═══ TEXTE SOURCE ═══
Retour en 1984 (24min - HD)
Une analyse du film, assez générale mais toujours intéressante, par l'historien du cinéma Laurent Aknin et la journaliste Caroline Vié. Le choix de cette dernière est assez pertinent puisque, travaillant à l’époque pour L’écran fantastique, elle fût l’envoyée spéciale du magazine sur le tournage, en Angleterre. Elle revient malheureusement trop brièvement sur quelques souvenirs de sa visite, marquée par le décor sinistre, "un peu magique et très inquiétant", et explique certains effets spéciaux comme les télécrans ou le masque au rat. Laurent Aknin revient sur les différentes adaptations du roman d’Orwell : le téléfilm de la BBC, qui "a marqué son époque", ou le long métrage de Michael Anderson en 1956, qui reste dans une "science-fiction traditionnelle". Ils en arrivent au film de Michael Radford, mis en chantier pour le sortir en 1984 et "profiter de la date", évoquent la bonne idée de ne pas inventer un futur mais de montrer une réalité alternative, et le choix de l’esthétique des années 40 permettant au film de peu vieillir. On évoque la performance de John Hurt, à la fois "singulier et ordinaire" ; "la grande idée" d’avoir choisi Richard Burton, qui allait mourir peu de temps après le tournage, et dont la fatigue sert le rôle ; la prestation de Susan Hamilton, renforcée par l’inquiétude de son premier grand film ; ou l’"idée sensationnelle" de la photographie désaturée, au lieu du noir & blanc, qui était devenu "un phénomène de mode" arty. Ils expliquent le choix d'Eurythmics, imposé par Virgin, qui produisait aussi le disque, contre le score de Dominic Muldowney qui avait la préférence du cinéaste. On évoque rapidement Brazil, lui aussi fortement inspiré de l’esprit de George Orwell, sorti l'année suivante mais qui a davantage marqué les esprits. Soulignant l’aspect toujours très actuel des visions d’Orwell, entre la surveillance permanente et la perte de vocabulaire, ce module parle également de la publicité pour le Macintosh d’Apple, réalisé par Ridley Scott, la même année. Un module agréable, dont on appréciera l’effort soutenu d’illustrations.
═══
» **CONSIGNES**
1) Dans la critique du module « Retour en 1984 », pour quel magazine Caroline Vié travaillait-elle à l'époque du tournage ?
2) Prolongez la critique du module « Retour en 1984 » à partir de sa dernière phrase.
═══ LISTE ═══
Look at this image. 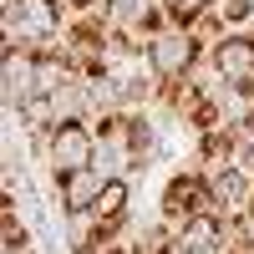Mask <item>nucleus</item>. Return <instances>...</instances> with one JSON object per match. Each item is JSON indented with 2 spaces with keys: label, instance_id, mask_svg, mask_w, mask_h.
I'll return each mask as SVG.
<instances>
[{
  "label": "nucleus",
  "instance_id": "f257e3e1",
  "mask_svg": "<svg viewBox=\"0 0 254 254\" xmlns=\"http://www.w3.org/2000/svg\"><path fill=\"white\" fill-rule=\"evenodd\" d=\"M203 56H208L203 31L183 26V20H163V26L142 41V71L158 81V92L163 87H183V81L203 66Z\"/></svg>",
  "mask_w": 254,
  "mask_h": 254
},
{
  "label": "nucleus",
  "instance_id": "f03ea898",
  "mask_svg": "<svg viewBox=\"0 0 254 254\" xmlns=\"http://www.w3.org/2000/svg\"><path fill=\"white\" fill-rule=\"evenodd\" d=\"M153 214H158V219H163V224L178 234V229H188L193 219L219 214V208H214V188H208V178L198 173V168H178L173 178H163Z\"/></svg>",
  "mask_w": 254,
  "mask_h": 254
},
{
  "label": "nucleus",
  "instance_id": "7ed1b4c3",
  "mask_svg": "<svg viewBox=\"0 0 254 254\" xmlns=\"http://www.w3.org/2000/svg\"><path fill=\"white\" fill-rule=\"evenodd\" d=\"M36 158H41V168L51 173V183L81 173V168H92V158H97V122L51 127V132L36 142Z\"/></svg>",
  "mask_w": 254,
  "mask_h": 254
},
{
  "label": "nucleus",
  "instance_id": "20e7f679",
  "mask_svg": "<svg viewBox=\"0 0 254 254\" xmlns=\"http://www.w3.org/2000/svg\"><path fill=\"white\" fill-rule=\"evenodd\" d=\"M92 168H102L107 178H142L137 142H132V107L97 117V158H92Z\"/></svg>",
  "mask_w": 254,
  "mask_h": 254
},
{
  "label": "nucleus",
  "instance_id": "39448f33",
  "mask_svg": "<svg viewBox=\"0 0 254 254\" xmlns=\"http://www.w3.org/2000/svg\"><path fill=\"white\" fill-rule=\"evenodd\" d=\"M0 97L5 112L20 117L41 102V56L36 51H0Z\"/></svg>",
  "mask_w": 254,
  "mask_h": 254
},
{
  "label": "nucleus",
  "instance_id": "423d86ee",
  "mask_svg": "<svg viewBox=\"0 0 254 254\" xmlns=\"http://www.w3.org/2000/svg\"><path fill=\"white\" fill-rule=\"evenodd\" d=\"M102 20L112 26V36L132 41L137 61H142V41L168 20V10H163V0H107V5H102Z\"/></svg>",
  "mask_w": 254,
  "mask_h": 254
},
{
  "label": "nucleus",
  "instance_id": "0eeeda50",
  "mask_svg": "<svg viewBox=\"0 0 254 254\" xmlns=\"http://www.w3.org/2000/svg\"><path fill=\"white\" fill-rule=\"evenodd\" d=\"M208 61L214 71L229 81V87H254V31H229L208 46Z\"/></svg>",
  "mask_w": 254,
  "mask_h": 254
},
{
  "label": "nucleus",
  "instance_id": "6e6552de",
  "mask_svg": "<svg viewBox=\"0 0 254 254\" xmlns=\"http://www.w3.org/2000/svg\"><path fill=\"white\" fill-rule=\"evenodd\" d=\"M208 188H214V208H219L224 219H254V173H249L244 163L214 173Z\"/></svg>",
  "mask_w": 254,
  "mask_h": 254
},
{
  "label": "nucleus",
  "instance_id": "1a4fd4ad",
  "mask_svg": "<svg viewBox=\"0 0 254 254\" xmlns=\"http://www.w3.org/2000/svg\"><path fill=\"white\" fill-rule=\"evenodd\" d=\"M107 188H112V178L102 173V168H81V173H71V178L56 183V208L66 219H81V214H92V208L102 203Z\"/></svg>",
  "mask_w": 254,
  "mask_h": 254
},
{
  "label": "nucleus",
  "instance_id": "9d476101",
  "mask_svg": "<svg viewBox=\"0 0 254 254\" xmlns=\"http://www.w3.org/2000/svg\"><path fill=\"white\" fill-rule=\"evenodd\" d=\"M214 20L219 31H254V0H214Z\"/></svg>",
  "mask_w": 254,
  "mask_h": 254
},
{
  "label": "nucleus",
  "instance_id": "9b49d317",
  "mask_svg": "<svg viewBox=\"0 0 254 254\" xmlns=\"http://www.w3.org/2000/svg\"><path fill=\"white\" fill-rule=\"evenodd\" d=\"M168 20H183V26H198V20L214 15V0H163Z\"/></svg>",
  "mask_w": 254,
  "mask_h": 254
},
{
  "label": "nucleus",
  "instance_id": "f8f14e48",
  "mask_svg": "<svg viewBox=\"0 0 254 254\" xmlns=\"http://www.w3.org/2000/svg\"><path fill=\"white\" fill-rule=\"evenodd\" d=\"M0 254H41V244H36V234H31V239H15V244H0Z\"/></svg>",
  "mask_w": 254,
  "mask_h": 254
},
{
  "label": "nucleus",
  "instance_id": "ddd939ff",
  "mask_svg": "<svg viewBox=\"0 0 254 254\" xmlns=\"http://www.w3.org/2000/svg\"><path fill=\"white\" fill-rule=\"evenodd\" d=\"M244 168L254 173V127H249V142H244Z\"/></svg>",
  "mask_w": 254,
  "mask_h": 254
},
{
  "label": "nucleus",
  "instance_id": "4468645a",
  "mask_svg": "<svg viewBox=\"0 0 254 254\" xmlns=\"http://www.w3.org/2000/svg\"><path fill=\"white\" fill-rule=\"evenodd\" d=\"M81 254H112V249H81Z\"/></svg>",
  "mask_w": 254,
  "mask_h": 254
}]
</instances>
═══
═══ LISTE ═══
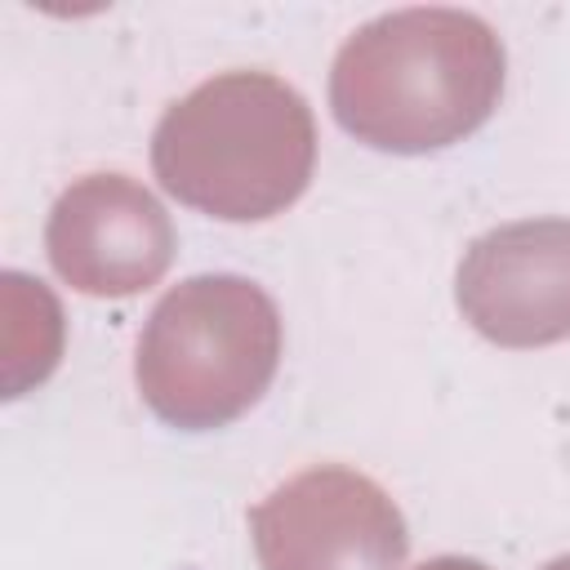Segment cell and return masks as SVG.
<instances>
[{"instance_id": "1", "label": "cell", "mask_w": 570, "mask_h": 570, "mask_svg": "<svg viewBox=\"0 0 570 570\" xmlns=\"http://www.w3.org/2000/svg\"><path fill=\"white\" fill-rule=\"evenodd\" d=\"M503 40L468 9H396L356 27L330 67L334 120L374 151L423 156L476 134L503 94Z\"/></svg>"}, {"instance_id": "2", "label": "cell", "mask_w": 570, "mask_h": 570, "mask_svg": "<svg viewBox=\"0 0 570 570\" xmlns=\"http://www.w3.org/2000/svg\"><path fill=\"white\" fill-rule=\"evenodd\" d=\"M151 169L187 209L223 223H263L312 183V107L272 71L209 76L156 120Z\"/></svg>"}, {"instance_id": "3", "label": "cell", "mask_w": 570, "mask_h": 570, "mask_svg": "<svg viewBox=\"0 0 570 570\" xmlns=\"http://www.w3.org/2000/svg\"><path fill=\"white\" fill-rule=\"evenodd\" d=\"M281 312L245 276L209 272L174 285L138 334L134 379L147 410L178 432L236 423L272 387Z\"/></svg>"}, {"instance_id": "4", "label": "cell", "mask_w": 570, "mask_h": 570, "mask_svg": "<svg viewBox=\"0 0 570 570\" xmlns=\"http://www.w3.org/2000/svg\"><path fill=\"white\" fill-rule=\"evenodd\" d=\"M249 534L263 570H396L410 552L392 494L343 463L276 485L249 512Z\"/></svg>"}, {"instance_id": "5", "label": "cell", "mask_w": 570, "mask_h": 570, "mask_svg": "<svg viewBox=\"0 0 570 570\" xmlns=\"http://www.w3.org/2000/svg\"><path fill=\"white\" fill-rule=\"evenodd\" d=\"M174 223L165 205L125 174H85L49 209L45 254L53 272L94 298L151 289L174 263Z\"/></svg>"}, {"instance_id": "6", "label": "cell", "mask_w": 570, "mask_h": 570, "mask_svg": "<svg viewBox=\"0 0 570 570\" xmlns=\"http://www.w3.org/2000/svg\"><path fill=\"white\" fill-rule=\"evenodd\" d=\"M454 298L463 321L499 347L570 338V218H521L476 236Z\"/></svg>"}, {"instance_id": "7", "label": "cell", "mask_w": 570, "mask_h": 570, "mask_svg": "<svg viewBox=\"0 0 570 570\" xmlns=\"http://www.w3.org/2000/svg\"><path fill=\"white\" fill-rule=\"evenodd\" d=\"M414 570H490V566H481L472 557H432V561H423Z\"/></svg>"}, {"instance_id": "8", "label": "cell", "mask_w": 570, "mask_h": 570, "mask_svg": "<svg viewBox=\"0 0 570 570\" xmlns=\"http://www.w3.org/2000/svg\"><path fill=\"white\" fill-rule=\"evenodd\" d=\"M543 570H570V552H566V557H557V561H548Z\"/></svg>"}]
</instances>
═══
═══ LISTE ═══
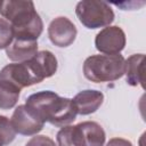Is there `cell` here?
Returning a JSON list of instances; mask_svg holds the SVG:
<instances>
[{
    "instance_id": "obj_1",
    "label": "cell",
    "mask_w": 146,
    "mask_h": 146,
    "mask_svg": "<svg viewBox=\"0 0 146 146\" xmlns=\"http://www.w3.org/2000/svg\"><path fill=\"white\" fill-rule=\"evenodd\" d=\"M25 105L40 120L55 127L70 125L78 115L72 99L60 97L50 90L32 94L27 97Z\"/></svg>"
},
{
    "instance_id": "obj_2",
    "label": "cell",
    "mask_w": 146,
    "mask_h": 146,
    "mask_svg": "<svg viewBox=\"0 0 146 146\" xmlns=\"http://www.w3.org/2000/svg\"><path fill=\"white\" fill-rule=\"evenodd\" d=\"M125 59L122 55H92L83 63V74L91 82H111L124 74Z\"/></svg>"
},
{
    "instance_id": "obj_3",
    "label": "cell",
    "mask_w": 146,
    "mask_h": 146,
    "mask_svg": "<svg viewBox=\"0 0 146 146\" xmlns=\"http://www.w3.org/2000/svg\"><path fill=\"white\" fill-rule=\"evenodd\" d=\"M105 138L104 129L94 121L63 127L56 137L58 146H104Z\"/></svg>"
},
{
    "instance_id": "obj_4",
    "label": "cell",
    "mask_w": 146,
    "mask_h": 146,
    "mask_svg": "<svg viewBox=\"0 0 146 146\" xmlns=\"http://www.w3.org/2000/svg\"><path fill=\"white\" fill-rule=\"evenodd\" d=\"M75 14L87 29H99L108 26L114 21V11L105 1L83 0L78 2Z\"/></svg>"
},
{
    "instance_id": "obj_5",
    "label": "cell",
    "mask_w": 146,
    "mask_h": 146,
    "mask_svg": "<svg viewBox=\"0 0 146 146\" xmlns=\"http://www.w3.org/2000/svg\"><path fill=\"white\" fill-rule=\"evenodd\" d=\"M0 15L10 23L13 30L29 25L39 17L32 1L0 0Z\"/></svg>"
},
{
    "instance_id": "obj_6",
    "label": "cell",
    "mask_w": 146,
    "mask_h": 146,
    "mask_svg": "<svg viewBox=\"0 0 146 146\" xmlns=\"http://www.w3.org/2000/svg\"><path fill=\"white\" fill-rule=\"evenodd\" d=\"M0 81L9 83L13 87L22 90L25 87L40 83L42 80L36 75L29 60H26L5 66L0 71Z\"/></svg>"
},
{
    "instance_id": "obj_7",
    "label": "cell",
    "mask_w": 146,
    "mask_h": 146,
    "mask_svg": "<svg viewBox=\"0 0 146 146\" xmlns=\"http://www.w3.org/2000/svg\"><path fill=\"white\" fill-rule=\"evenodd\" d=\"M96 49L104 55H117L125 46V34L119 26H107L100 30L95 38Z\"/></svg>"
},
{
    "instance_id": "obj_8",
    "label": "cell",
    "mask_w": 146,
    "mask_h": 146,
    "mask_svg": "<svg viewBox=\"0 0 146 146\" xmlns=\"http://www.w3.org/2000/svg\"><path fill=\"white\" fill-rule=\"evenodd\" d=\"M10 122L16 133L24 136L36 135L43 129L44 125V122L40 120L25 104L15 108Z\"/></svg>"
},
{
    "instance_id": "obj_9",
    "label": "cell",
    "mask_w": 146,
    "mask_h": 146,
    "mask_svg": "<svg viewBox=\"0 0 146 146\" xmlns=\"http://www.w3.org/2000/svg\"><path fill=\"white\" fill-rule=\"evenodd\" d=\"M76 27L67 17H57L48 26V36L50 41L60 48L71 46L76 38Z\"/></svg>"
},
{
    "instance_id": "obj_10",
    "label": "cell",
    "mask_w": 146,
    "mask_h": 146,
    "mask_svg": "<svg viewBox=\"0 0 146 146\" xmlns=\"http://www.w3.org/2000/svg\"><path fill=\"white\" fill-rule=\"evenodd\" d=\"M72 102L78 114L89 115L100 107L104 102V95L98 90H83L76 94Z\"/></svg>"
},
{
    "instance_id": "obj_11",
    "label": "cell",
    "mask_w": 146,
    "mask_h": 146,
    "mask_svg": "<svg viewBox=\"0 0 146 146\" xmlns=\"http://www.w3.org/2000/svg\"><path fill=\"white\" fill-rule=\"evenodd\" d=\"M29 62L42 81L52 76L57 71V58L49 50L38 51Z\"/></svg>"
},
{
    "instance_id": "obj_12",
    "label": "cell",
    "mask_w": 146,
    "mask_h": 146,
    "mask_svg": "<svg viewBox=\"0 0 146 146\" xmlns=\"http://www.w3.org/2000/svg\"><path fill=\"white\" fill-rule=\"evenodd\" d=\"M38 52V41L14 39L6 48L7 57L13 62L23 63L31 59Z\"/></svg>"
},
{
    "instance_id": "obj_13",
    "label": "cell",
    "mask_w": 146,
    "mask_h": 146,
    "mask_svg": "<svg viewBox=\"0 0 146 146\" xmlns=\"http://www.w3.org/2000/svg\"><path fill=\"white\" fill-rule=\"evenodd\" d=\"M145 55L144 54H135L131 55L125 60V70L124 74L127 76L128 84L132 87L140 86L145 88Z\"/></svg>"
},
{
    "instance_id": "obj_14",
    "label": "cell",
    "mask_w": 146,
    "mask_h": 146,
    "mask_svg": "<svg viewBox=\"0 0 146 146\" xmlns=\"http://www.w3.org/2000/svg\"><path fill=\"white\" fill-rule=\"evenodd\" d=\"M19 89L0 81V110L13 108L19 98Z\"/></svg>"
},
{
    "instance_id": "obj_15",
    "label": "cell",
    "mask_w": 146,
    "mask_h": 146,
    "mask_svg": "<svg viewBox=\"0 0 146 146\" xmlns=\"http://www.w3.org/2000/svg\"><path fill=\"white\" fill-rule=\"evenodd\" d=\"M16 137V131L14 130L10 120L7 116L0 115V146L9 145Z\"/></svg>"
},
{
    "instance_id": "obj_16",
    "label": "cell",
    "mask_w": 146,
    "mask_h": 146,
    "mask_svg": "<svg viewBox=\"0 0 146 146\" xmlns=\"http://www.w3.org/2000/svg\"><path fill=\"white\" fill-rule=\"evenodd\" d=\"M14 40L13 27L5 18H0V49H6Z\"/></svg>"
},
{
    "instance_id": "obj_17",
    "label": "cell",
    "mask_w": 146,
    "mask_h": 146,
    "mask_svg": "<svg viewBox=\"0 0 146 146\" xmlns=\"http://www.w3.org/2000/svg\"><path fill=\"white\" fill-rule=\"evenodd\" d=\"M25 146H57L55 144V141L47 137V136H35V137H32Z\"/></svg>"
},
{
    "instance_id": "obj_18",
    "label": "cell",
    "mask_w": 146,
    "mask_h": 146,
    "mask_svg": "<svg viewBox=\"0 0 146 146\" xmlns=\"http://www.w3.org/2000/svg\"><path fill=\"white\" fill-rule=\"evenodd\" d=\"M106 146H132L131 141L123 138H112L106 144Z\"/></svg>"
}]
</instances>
═══
» **RÉPONSES ATTENDUES**
1) Elle travaillait pour L'écran fantastique.

2)
Michael Radford raconte 1984 (35min - HD)
Dans un très bon français, le réalisateur (filmé à Londres, fin 2022) revient sur le projet du film dont il eut l’idée, avec Roger Deakins et son producteur, car personne n’avait pensé à célébrer 1984... en 1984 ! Il raconte les coulisses d’une production difficile à monter, et revient sur quelques bonnes idées du tournage, comme l’utilisation de bâtiments démolis et abandonnés pour simuler en dur, sans trucages, le décor d’un Londres bombardé. Cela participa à "recréer une vision du monde" qui n’est que suggérée par Orwell, ajoutée à la photographie très particulière de Roger Deakins, dont c’était le premier grand film, qui apporta une atmosphère "qu’on ne [pouvait] pas lire" dans le livre. Michael Radford juge son adaptation fidèle à Orwell, mais "plus cinématographique", sans le copier "directement". Il se remémore quelques moments du tournage, comme lorsqu'il dût faire couper les cheveux des figurants par souci de crédibilité, ou la tombola qui faisait gagner une Mercedes chaque semaine, organisée par le producteur pour récolter du cash et payer les figurants. Le réalisateur évoque ses acteurs principaux, la "voix extraordinaire" de Richard Burton et les blouses de travail noires qu’il s’était fait tailler par un couturier de luxe, ou la performance de John Hurt à qui il demandait de jouer "à 10 % de son talent". Michael Radford raconte enfin l’accueil de son "film d’ouvrier" (selon le journal Libération) et une visite en URSS, parmi des fans de George Orwell.
Bande-annonce originale (2min22s - HD avec upscale - VO non sous-titrée)
Qui permet de voir les images du film telles qu'elles ont été tournées, avant le blanchissement chimique de la pellicule pour obtenir la colorimétrie définitive.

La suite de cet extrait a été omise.